Top of SUPPLIED DATA
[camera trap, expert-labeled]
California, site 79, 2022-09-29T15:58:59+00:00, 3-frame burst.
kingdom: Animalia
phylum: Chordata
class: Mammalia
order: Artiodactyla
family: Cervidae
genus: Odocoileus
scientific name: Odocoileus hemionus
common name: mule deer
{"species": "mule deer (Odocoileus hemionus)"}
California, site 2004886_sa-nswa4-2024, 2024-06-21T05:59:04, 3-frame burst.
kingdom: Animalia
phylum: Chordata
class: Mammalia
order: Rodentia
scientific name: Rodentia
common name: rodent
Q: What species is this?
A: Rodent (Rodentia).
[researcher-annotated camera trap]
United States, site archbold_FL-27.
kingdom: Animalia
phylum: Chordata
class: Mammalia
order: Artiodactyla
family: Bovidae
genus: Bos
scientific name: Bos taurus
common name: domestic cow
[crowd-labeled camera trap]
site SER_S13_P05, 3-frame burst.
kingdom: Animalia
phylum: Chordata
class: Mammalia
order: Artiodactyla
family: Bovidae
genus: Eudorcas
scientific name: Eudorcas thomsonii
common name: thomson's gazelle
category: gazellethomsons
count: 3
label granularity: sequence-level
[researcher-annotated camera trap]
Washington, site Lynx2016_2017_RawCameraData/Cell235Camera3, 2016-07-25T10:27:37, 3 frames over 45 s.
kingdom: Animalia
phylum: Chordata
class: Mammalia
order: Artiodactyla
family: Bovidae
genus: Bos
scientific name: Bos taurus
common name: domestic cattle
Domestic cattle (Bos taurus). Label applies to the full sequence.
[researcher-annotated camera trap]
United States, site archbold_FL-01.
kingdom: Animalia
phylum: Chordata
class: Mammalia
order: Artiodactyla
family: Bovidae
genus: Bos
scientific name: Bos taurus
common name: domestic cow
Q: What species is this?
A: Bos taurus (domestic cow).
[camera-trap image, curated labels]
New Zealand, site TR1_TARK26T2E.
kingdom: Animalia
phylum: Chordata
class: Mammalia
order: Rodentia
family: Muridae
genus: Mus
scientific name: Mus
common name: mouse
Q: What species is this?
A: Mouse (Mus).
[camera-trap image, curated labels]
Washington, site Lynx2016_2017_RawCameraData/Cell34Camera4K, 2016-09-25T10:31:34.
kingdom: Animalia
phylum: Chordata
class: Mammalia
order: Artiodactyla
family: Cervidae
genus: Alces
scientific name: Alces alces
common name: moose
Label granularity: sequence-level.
Bottom of SUPPLIED DATA
◆ EXERCISE INSTRUCTIONS ◆
Could you give the data again, word for word?

◆ COMPLETED EXERCISE ◆
[camera trap, expert-labeled]
California, site 79, 2022-09-29T15:58:59+00:00, 3-frame burst.
kingdom: Animalia
phylum: Chordata
class: Mammalia
order: Artiodactyla
family: Cervidae
genus: Odocoileus
scientific name: Odocoileus hemionus
common name: mule deer
{"species": "mule deer (Odocoileus hemionus)"}
California, site 2004886_sa-nswa4-2024, 2024-06-21T05:59:04, 3-frame burst.
kingdom: Animalia
phylum: Chordata
class: Mammalia
order: Rodentia
scientific name: Rodentia
common name: rodent
Q: What species is this?
A: Rodent (Rodentia).
[researcher-annotated camera trap]
United States, site archbold_FL-27.
kingdom: Animalia
phylum: Chordata
class: Mammalia
order: Artiodactyla
family: Bovidae
genus: Bos
scientific name: Bos taurus
common name: domestic cow
[crowd-labeled camera trap]
site SER_S13_P05, 3-frame burst.
kingdom: Animalia
phylum: Chordata
class: Mammalia
order: Artiodactyla
family: Bovidae
genus: Eudorcas
scientific name: Eudorcas thomsonii
common name: thomson's gazelle
category: gazellethomsons
count: 3
label granularity: sequence-level
[researcher-annotated camera trap]
Washington, site Lynx2016_2017_RawCameraData/Cell235Camera3, 2016-07-25T10:27:37, 3 frames over 45 s.
kingdom: Animalia
phylum: Chordata
class: Mammalia
order: Artiodactyla
family: Bovidae
genus: Bos
scientific name: Bos taurus
common name: domestic cattle
Domestic cattle (Bos taurus). Label applies to the full sequence.
[researcher-annotated camera trap]
United States, site archbold_FL-01.
kingdom: Animalia
phylum: Chordata
class: Mammalia
order: Artiodactyla
family: Bovidae
genus: Bos
scientific name: Bos taurus
common name: domestic cow
Q: What species is this?
A: Bos taurus (domestic cow).
[camera-trap image, curated labels]
New Zealand, site TR1_TARK26T2E.
kingdom: Animalia
phylum: Chordata
class: Mammalia
order: Rodentia
family: Muridae
genus: Mus
scientific name: Mus
common name: mouse
Q: What species is this?
A: Mouse (Mus).
[camera-trap image, curated labels]
Washington, site Lynx2016_2017_RawCameraData/Cell34Camera4K, 2016-09-25T10:31:34.
kingdom: Animalia
phylum: Chordata
class: Mammalia
order: Artiodactyla
family: Cervidae
genus: Alces
scientific name: Alces alces
common name: moose
Label granularity: sequence-level.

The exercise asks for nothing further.